Synchrotron Radioscopy and Tomography

The achievement of keeping films liquid to study particle and liquid movements, was based up on the process of the single liquid model system. The aimed visualisation of those particles in-situ was achieved by using high brilliance X-ray synchrotron radioscopy at the European Synchrotron Radiation Facility (ESRF), beamline ID 19, Grenoble Cedex, France. The provided whitebeam was used in phase contrast mode (energy 10-35 keV), what allows the separation of similar density materials, in the case at our issue, Al alloy and ceramic particles. The photonbeam was further transformed to visible light using a scintillating screen made of a YAG:Ce single crystal and directly transferred via a folded beam path onto a digital camera, to avoid damage by ionising radiation. As a camera system a pco.dimax S was used, which is working with a resolution of 2016 x 2015 pixel, 2.7 µm pixel size, framerate up to 12 fps and an exposure time of 1.5 µs- 40 ms. For our purpose the gap of the wiggler was adjusted to 14.5 mm and the exposure time to 10 ms to aquire images with 50 fps, which was sufficient to track particles in the liquid Al. The following image processing and visualisation of particles was performed using the software "Image J".

European Synchrotron Radiation Facility (ESRF), Grenoble Cedex, France (left) and the experimental hall at BESSY II, Helmholtz-Centre Berlin, Germany (right)

High resoluted tomographies of the solidified films and foams (each 2000 images, at half rotation, every 0.09°) were obtained at the ESRF (ID19) as well as at the BAMline of BESSY, Helmholtz-Centre Berlin, Germany. At latter beamline an energie of 23 keV, an exposure time of 2 s at full resolution (4008 x 2672 pixel) and a pco.4000 camera (14 bit system) were used. The received projections were reconstructed to a 3D model using the software "Octopus 8.6" and analysed using the image processing software "VGStudioMax2.2". At both beamlines the visualisation of the particle distribution inside the films and Plateau borders was the main motivation.

Due to brilliant synchrotron X-rays at ESRF and the possibility to work in phase contrast mode, particle trajectories in liquid films based on the QPF model system could be visualised and analysed. Have a look at such a radioscopy sequence on the lower right. One outstanding detected effect was the incident that single particles and clusters flow continuous, whereby others stop for unrecognizable reasons and don´t move any further. This behaviour was surprising and studied in more detail for AlSi9Mg/SiC at low oxygen concentration and 21 % O2 as well as for AlSi/TiB2 at ambient atmosphere to discuss the influence of Magnesium, particles as well as the oxygen content. To visualise this effect more concrete, several image processing steps (background correction, image subtraction and integration over several images, etc.) were performed. One exemplary result of this phenomenon can be seen in the left figure, whereby SiC particles respectively clusters in AlSiMg/SiC at 21 % O2 flow vertical downwards forced by gravity (blurred black lines, integrated over 0.2 s) and stop surprisingly (black solid dots), see the video on the left. Furthermore it could be observed, that some already fixed cluster could even catch a further particle and hinder its further movement.
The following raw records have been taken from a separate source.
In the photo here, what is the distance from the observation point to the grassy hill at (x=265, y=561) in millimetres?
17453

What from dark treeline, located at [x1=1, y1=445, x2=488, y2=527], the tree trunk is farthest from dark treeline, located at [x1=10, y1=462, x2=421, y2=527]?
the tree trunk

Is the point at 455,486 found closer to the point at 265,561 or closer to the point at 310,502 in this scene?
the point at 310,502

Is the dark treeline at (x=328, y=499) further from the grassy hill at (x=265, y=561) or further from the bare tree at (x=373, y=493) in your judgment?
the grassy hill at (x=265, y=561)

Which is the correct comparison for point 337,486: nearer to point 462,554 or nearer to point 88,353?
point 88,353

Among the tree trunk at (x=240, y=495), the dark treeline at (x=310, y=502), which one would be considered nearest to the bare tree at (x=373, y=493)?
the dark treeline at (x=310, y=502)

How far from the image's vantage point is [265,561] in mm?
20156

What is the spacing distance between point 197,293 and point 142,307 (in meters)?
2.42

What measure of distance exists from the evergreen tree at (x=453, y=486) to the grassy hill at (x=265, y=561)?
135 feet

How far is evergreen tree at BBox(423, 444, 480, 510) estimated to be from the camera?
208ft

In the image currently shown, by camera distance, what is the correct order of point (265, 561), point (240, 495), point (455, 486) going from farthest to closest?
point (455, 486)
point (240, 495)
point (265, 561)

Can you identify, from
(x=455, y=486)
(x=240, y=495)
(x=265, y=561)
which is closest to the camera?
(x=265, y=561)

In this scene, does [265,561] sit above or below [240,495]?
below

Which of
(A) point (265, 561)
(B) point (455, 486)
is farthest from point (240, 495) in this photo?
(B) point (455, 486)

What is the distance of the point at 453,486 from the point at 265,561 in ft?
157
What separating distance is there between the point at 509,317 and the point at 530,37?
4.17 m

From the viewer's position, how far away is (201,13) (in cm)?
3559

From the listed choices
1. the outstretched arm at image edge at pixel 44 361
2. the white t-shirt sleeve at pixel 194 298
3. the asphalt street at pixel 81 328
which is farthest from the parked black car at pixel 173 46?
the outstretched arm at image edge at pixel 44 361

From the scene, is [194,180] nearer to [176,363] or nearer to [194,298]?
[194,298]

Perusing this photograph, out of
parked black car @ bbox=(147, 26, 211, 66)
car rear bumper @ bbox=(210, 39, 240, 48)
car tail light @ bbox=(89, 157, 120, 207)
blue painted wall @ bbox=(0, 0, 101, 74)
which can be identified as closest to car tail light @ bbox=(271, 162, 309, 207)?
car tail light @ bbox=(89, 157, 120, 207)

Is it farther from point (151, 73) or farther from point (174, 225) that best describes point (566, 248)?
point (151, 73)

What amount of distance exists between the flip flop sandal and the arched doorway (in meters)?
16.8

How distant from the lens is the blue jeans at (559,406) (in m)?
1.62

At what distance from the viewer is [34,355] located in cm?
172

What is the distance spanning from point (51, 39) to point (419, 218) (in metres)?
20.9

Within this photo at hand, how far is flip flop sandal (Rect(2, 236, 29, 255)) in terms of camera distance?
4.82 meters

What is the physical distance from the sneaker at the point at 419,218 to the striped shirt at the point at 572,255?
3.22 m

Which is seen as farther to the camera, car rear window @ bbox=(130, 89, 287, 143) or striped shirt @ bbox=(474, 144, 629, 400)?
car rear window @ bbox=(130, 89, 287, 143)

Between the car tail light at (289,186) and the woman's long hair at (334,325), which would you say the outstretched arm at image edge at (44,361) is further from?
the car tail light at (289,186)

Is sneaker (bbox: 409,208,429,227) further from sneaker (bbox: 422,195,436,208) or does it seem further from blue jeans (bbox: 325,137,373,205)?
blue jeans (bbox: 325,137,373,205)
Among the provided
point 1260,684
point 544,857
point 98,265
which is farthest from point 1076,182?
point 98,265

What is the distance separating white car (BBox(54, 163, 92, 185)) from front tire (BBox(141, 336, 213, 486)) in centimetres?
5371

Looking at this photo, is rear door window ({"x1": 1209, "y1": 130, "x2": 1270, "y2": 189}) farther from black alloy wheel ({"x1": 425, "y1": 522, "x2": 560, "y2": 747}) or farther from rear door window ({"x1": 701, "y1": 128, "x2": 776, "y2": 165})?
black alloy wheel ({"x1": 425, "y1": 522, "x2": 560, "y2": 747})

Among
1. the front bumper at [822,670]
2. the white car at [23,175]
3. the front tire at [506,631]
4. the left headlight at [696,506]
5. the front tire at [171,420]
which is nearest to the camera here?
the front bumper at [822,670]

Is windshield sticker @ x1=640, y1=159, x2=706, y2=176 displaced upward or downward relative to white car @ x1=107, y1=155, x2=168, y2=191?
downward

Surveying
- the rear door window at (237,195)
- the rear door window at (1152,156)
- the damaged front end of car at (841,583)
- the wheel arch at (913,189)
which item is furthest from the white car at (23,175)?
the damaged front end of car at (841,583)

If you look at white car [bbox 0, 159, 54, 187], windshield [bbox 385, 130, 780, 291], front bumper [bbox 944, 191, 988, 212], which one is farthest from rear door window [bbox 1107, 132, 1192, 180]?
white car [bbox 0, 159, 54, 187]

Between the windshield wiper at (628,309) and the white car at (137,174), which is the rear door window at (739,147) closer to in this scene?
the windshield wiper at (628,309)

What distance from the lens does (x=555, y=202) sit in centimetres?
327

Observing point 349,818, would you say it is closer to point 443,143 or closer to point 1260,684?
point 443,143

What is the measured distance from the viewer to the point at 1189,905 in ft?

Synchrotron X-ray radiographies show moving SiC particles and clusters as well as the phenomenon of particle attachment in an AlSiMg/SiC film drawn at 21 % O2.
Processed and integrated images over 0.2 s per image of the left radioscopy of SiC clusters in AlSiMg/SiC at 21 % O2. Blurred lines indicate particles in motion. Sharp, clearly recognisable spots mark particles in idle state (fixed).

The question, why Air improves foam stability so tremendously was aimed to be answered by optical investigations methods, see figure right. Therefore it could be detected, that SiC particles of AlSiMg/SiC are distributed over the entire Plateau border if Air is used as source for gas injection, in comparison to Argon, whereby almost none particles could be visualised in the centre of the Plateau border, see the lower figure.

Synchrotron tomography of an AlSiMg/SiC Plateau Border of an Argon injected foam. Red spots indicate SiC particles and their tendency to stay at the solid-gas interface.

Individual metallic films were pulled from molten aluminium alloys containing different types of stabilising particles (0-20 vol.% of SiC or TiB2). A chamber with a controlled atmosphere (1000ppm-2.1×105 ppm O2) and different molybdenum wire frame structures were used. The objective was to discuss stabilisation of metallic foams based on the same melts [Heim, 2013]. Beside individual flat films, a modification of the wire frame structure allowed us to create artificial metallic Plateau borders and keep them liquid in order to study melt dynamics. Drainage, the velocity of the propagating rupture as well as the behaviour of the ceramic particles inside the melt were analysed in-situ both visually via a high-speed camera system and by means of synchrotron X-ray radiography. The oxide surface on the films was studied ex-situ by energy-filtered TEM and the particle distribution by metallography and SEM to discuss their role in stabilisation. We found that the particles and the immobile oxide skin, whose formation depends on the level of oxygen in the surrounding atmosphere and the presence of magnesium, are strongly interrelated. Phenomena such as the healing of thin regions in a film or the fixation of moveable clusters at the immobile gas-liquid interface could be discerned. Interactions of particles and oxygen were also visible during film collapse, where at the oxidised surface fixed particles hinder further film retraction, see Fig. 1 and the lower video. We discuss and compare the results obtained to analogous ones related to both aqueous systems and to metallic foams made from the same alloys by injecting air or Ar into a melt.

K. Heim et.al., Soft Matter, 10:4711-4716, 2014

Synchrotron X-ray radiography showing the rupture of an AlSi/TiB2 film pulled in air.